Batch Extraction Feature
Overview
The batch extraction feature provides high-performance document processing capabilities for extracting structured data from large collections of files in Google Cloud Storage (GCS). This feature bypasses the HTTP API layer and directly calls backend functions, enabling longer processing timeouts and better performance.
Key Benefits
1. Extended Timeouts
- UI Context: 60 seconds (standard web interface)
- API Context: 5 minutes (batch extraction)
- Email Context: 5 minutes (background processing)
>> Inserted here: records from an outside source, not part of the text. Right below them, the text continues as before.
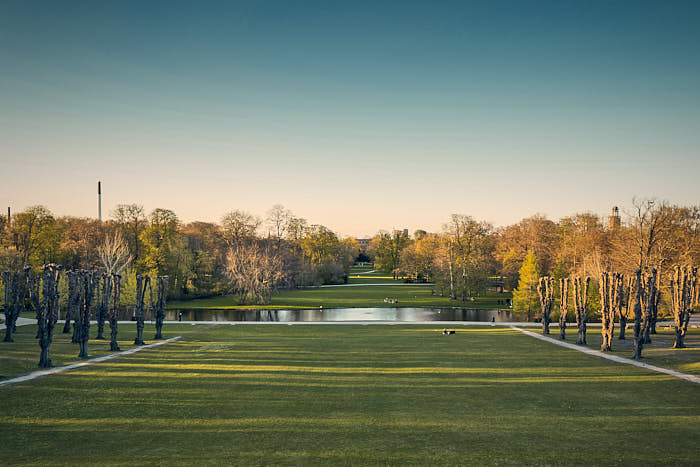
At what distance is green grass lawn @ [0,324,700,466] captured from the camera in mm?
9578

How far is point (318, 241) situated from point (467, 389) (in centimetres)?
8183

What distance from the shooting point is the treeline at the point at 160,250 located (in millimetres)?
54219

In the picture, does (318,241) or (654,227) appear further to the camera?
(318,241)

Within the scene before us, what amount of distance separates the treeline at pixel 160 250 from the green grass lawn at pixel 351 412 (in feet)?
111

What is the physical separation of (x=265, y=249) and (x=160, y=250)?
15.5 m

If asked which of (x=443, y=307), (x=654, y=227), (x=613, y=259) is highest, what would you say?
(x=654, y=227)

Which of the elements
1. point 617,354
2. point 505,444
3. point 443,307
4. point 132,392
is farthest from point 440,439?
point 443,307

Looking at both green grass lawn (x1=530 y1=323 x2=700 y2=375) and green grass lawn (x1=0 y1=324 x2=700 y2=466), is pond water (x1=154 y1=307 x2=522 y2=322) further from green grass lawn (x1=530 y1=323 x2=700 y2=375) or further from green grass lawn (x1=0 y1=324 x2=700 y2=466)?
green grass lawn (x1=0 y1=324 x2=700 y2=466)

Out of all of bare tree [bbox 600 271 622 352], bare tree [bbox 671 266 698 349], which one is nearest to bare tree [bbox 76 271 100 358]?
bare tree [bbox 600 271 622 352]

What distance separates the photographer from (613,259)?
4153 cm

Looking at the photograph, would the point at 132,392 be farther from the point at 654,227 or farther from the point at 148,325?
the point at 654,227

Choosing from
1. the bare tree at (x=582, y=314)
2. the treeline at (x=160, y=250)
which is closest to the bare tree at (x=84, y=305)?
the treeline at (x=160, y=250)

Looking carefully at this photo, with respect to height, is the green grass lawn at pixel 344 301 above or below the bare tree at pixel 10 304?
below

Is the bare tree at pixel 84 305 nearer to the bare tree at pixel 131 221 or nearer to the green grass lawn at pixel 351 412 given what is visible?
the green grass lawn at pixel 351 412
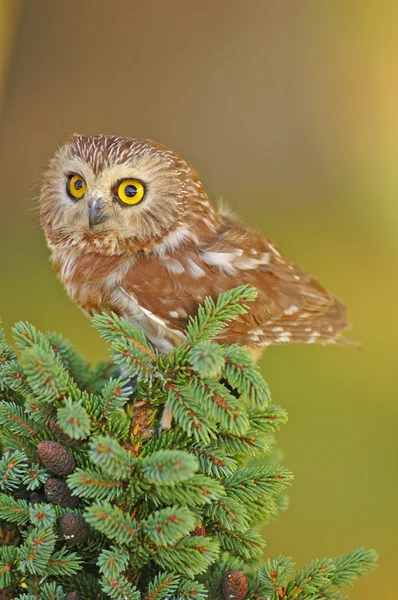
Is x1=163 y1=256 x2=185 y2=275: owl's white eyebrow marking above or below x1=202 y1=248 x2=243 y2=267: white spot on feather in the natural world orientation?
below

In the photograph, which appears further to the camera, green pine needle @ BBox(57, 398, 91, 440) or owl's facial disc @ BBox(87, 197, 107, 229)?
owl's facial disc @ BBox(87, 197, 107, 229)

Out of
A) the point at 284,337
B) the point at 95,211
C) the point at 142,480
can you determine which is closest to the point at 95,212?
the point at 95,211

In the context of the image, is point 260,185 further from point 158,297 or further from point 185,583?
point 185,583

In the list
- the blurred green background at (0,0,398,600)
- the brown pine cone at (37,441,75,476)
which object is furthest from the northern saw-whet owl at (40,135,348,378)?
Answer: the blurred green background at (0,0,398,600)

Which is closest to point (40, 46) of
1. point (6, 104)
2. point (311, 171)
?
point (6, 104)

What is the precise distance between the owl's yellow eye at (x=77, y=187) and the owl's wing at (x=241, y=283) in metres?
0.21

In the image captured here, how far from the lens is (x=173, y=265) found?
1.34 m

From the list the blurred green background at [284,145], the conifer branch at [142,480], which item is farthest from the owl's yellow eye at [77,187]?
the blurred green background at [284,145]

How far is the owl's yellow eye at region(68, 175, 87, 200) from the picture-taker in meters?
1.39

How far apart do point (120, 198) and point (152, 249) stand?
0.44ft

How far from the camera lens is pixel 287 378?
2.90 m

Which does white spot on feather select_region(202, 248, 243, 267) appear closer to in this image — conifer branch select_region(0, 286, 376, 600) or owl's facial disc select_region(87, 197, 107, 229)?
owl's facial disc select_region(87, 197, 107, 229)

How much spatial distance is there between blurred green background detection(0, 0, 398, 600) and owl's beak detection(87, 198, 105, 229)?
5.01ft

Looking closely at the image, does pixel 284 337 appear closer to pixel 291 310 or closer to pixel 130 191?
pixel 291 310
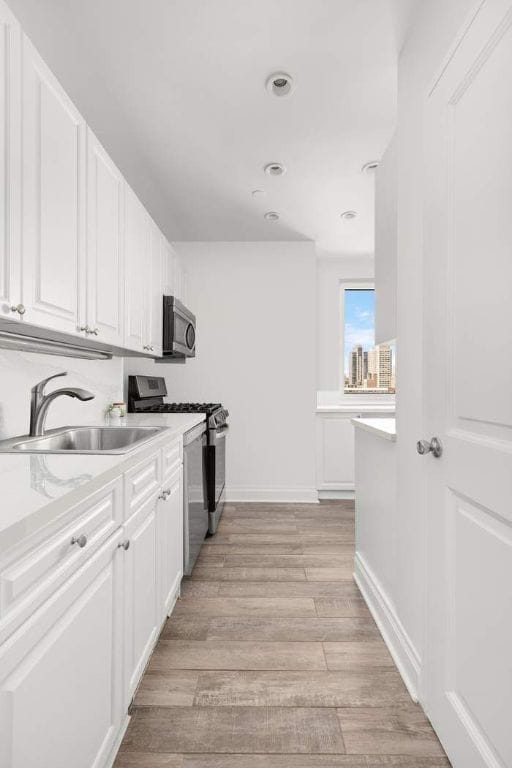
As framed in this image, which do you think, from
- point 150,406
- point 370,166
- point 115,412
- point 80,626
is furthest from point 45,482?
point 370,166

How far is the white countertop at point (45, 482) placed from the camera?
75cm

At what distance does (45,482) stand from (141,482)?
514 millimetres

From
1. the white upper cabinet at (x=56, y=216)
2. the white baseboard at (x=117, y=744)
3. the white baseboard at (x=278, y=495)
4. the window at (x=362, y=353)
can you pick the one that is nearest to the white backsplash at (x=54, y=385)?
the white upper cabinet at (x=56, y=216)

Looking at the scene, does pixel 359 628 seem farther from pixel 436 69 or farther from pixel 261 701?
pixel 436 69

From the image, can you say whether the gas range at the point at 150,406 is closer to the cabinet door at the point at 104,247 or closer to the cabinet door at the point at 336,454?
the cabinet door at the point at 104,247

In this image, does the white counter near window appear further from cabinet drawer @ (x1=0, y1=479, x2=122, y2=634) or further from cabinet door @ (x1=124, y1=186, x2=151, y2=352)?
cabinet drawer @ (x1=0, y1=479, x2=122, y2=634)

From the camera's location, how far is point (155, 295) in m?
2.90

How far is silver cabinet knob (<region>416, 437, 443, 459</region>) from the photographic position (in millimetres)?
1367

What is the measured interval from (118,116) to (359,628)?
2.83 meters

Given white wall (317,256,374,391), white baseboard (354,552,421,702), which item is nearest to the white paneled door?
white baseboard (354,552,421,702)

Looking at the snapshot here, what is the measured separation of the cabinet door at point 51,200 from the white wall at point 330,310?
→ 3.34m

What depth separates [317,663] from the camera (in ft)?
5.71

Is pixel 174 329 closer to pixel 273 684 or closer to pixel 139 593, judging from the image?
pixel 139 593

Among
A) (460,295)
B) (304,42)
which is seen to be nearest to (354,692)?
(460,295)
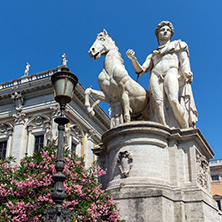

The batch extraction uses the “api” context, providing 5 minutes per file instead of the 60-second UI timeout. This is critical for processing large PDFs or complex documents.
2. Direct Backend Integration
Instead of going through Flask/FastAPI HTTP endpoints, the batch extraction directly imports and calls backend functions:
- Eliminates HTTP overhead
- Reduces serialization/deserialization cycles
- Avoids Flask response tuple formatting issues
- Direct access to backend error handling
3. Parallel Processing
Files are processed in configurable batches (default: 5 files simultaneously):
- Dramatically reduces total processing time
- Maintains system stability with controlled concurrency
- Progress tracking for each batch
- Automatic retry on failures
4. Structured Data Export
Results are automatically exported in multiple formats:
- JSON: Complete results with all metadata
- CSV: Main data table with document information
- Obligations CSV: Normalized table for contractual obligations with document ID references
Architecture
Call Flow Comparison
Standard HTTP API Flow (60-second timeout):
CLI → HTTP Client → Flask/FastAPI → Backend → AI Model
↓ ↑
← JSON Response ← HTTP Response ← Result ←
Direct Backend Flow (5-minute timeout):
CLI → Backend Functions → AI Model
↓ ↑
← Direct Response ←
Context Parameter Propagation
The context parameter flows through the entire call chain:
- Entry Point:
batch_extract.py# Pre-initialize GenAI client with API context from models.genai_client import genai_client genai_client(location="global", force_recreate=True, context="api") # Then call with API context result = await process_assistant_request( context="api" # Ensures 5-minute timeout ) - Assistant Utils:
assistant_utils.pyasync def process_assistant_request(..., context="ui"): # Passes context to vac_stream - VAC Service:
vac_service.pyrequest_context = kwargs.get("context", "ui") # Creates appropriate GenAI client based on context - GenAI Client Configuration:
genai_client.pyif context == "api": timeout_ms = 300000 # 5 minutes else: timeout_ms = 60000 # 1 minute
Installation
# Install using uv tool (recommended)
uv tool install ./aitana --force
# Or install with pip
pip install ./aitana
Usage
Command Line Interface
# Basic usage with any assistant
aitana batch-extract <assistant-id> <bucket-url> \
--prompt "Your extraction prompt" \
[options]
Examples
1. Contract Extraction
aitana batch-extract contract-assistant gs://legal-docs/contracts/ \
--prompt "Extract all obligations, parties, and key dates" \
--schema-name contract_extraction_schema \
--max-files 50 \
--batch-size 10 \
--output-dir results/contracts/
2. Invoice Processing
aitana batch-extract invoice-processor gs://finance/invoices/2024/ \
--prompt "Extract invoice number, amount, date, and line items" \
--schema-name invoice_schema \
--file-pattern ".*\.pdf$" \
--batch-size 5
3. Document Analysis
aitana batch-extract document-analyzer gs://research/papers/ \
--prompt "Summarize key findings and methodologies" \
--tools "file-browser,structured_extraction" \
--max-files 100 \
--output-dir analysis/
Output Format
Directory Structure
batch_results_20240910_143022/
├── results.json # Complete results with all data
├── summary.csv # Summary of all processed files
├── failed.csv # Details of failed files (if any)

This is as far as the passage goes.